**Problem description:** Pull out every line of the listing that contains the string "vest", and copy each one in full. Case counts.

──────── Supplied material ────────

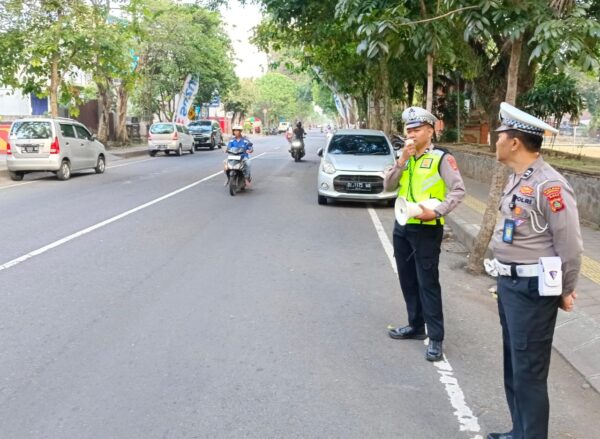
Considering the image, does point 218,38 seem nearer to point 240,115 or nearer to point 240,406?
point 240,115

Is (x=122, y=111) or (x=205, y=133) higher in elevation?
(x=122, y=111)

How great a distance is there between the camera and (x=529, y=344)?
113 inches

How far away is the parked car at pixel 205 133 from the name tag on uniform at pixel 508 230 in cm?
3412

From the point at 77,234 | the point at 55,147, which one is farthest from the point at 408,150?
the point at 55,147

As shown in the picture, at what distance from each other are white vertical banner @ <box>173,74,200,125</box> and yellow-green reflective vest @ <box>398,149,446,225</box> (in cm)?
3612

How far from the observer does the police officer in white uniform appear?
108 inches

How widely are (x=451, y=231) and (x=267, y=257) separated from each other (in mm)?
3869

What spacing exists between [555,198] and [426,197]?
1633 mm

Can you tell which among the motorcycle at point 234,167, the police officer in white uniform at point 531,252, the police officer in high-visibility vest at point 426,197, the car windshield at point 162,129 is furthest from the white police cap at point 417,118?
the car windshield at point 162,129

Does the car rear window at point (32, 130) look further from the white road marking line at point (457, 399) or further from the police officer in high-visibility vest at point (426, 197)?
the white road marking line at point (457, 399)

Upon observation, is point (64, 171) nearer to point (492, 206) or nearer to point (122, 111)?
point (492, 206)

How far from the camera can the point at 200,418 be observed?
3.47 metres

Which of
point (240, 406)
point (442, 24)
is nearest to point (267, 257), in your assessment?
point (240, 406)

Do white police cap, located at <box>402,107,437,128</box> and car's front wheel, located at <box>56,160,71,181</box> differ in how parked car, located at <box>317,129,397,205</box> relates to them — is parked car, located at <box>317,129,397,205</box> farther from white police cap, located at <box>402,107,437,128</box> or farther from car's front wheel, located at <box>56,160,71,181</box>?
car's front wheel, located at <box>56,160,71,181</box>
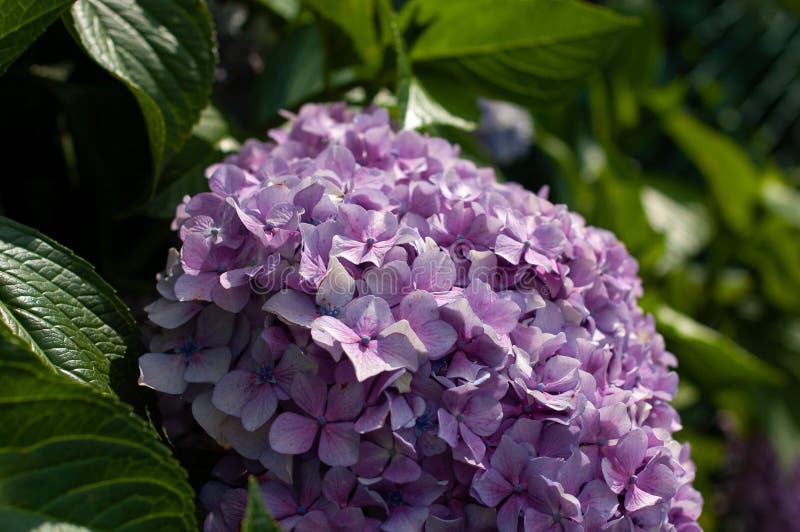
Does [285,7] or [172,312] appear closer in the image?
[172,312]

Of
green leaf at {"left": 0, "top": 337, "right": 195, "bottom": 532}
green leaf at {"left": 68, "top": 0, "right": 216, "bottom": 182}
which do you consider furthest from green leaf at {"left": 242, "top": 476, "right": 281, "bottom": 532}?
green leaf at {"left": 68, "top": 0, "right": 216, "bottom": 182}

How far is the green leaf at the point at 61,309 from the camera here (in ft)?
1.84

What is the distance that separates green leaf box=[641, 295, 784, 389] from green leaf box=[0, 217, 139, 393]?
698 mm

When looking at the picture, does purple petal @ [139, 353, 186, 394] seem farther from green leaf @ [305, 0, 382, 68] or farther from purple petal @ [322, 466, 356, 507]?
green leaf @ [305, 0, 382, 68]

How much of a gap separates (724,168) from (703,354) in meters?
0.73

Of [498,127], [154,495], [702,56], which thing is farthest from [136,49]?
[702,56]

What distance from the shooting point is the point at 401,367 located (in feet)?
1.75

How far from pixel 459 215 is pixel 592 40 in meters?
0.38

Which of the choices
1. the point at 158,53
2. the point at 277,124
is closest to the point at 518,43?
the point at 277,124

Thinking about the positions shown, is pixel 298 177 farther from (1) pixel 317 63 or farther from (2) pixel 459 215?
(1) pixel 317 63

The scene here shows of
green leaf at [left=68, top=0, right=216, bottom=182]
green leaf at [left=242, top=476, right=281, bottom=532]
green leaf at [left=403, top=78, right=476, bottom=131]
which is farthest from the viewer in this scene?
green leaf at [left=403, top=78, right=476, bottom=131]

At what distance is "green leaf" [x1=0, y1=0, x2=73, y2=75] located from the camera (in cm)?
59

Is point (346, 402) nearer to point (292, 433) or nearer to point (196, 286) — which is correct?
point (292, 433)

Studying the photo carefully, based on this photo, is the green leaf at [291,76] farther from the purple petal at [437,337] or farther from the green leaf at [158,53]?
the purple petal at [437,337]
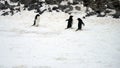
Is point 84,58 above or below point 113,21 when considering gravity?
above

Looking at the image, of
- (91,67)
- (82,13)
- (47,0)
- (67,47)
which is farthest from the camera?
(47,0)

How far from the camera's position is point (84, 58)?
35.9ft

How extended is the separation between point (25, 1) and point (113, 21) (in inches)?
514

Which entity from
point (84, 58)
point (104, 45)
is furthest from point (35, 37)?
point (84, 58)

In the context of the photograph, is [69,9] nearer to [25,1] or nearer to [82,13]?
[82,13]

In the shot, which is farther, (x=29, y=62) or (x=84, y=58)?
(x=84, y=58)

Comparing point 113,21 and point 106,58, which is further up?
point 106,58

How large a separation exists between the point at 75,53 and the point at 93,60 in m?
1.49

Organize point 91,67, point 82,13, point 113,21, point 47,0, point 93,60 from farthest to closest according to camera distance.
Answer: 1. point 47,0
2. point 82,13
3. point 113,21
4. point 93,60
5. point 91,67

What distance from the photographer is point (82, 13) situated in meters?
27.9

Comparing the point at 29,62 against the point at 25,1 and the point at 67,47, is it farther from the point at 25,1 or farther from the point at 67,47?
the point at 25,1

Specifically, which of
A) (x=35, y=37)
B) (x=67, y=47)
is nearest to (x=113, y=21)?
(x=35, y=37)

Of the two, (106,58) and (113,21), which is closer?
(106,58)

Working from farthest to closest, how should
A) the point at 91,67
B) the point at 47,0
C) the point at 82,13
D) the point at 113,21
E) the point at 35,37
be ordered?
the point at 47,0, the point at 82,13, the point at 113,21, the point at 35,37, the point at 91,67
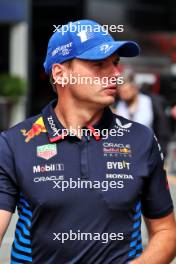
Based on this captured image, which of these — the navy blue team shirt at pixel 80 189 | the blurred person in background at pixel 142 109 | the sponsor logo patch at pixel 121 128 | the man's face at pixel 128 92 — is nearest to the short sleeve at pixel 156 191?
the navy blue team shirt at pixel 80 189

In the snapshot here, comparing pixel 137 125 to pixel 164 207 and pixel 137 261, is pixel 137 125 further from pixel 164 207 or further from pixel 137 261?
pixel 137 261

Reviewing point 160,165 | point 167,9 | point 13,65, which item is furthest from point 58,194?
point 167,9

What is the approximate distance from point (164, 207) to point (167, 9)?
943 inches

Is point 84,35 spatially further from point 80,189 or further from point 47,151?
point 80,189

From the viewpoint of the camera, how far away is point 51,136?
2762mm

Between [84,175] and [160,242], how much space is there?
1.24 ft

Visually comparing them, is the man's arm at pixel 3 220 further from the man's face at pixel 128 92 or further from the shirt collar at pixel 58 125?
the man's face at pixel 128 92

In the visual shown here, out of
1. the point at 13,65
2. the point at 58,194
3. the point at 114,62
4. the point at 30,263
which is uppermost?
the point at 114,62

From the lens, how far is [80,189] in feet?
8.73

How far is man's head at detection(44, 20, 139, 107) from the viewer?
278 cm

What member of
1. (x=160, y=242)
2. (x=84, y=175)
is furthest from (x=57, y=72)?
(x=160, y=242)

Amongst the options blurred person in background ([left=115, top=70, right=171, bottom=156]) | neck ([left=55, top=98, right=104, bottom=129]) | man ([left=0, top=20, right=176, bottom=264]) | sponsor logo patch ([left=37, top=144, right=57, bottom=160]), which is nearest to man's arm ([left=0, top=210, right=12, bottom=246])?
man ([left=0, top=20, right=176, bottom=264])

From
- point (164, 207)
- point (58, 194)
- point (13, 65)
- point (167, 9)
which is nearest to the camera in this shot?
point (58, 194)

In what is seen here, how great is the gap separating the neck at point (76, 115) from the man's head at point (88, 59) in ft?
0.10
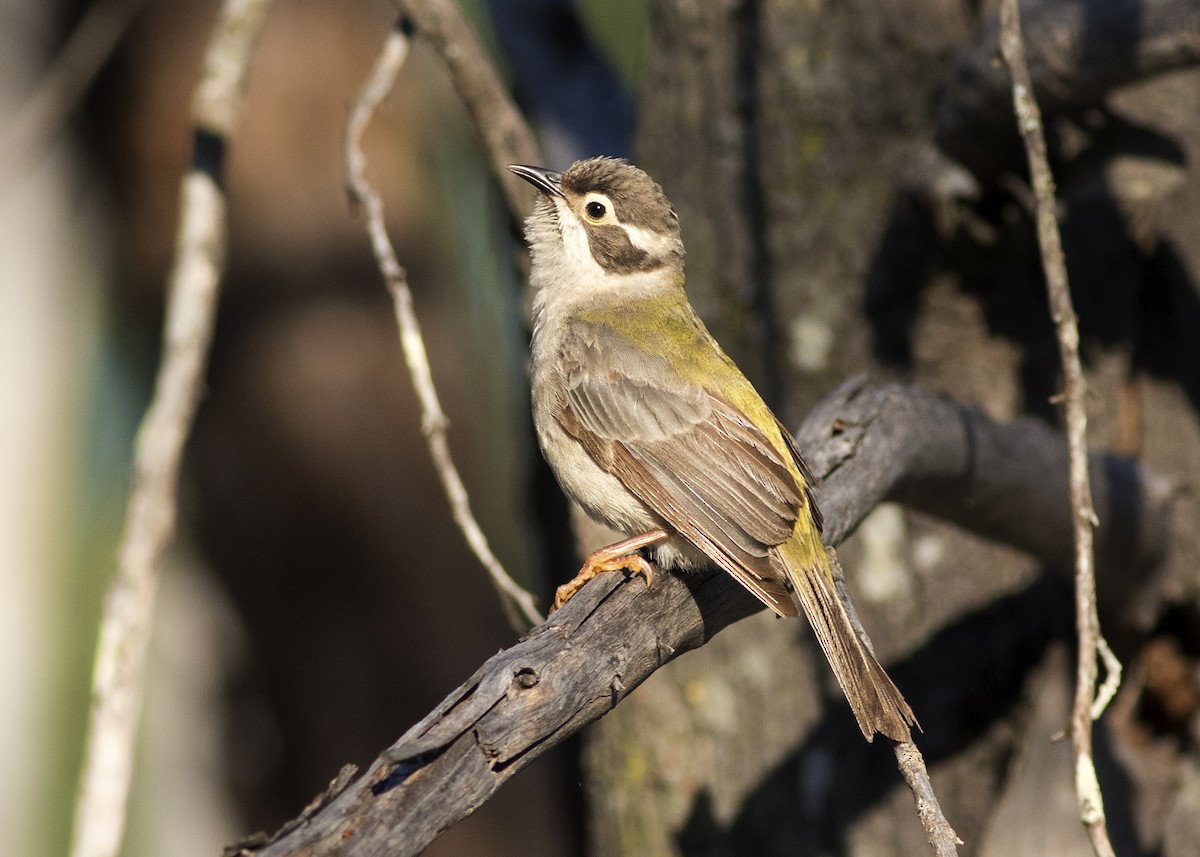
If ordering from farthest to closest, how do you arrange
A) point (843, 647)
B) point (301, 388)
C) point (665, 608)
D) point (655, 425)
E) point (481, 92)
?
1. point (301, 388)
2. point (481, 92)
3. point (655, 425)
4. point (843, 647)
5. point (665, 608)

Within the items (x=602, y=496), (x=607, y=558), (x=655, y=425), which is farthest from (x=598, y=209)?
(x=607, y=558)

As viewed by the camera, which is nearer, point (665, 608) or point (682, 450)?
point (665, 608)

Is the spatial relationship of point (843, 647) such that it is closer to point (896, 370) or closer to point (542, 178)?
point (896, 370)

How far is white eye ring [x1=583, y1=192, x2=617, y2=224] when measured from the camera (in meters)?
5.10

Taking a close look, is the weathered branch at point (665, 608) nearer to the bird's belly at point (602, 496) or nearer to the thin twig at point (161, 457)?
the bird's belly at point (602, 496)

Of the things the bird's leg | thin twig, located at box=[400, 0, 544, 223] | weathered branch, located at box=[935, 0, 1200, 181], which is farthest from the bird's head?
the bird's leg

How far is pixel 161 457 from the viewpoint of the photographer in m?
3.75

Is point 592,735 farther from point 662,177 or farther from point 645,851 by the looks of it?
point 662,177

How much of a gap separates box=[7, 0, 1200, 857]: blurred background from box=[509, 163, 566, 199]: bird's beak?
82cm

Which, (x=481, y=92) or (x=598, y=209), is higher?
(x=481, y=92)

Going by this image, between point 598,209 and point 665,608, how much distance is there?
7.22 feet

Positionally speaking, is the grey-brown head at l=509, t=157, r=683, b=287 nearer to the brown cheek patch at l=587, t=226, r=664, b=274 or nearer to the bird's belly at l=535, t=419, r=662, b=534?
the brown cheek patch at l=587, t=226, r=664, b=274

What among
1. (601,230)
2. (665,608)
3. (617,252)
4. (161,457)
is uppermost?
(601,230)

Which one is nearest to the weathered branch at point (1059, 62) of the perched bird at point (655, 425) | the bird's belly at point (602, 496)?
the perched bird at point (655, 425)
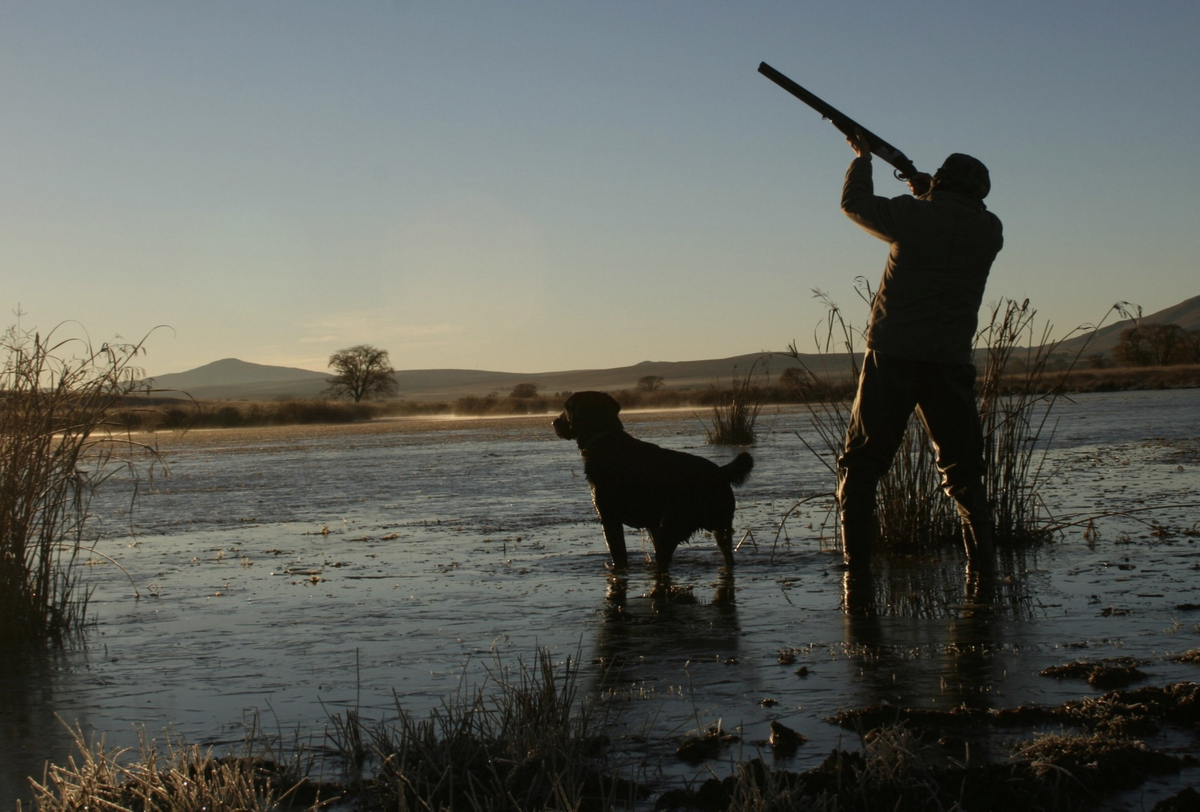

────────

**Finished exercise:**
As shown in the picture, at what distance from each other are white vertical banner @ <box>173,74,200,125</box> and yellow-green reflective vest @ <box>398,149,446,225</box> (in cm)?
Can you tell which among the motorcycle at point 234,167, the police officer in white uniform at point 531,252, the police officer in high-visibility vest at point 426,197, the car windshield at point 162,129 is furthest from the white police cap at point 417,118?
Does the car rear window at point (32, 130) look further from the white road marking line at point (457, 399) or further from the police officer in high-visibility vest at point (426, 197)?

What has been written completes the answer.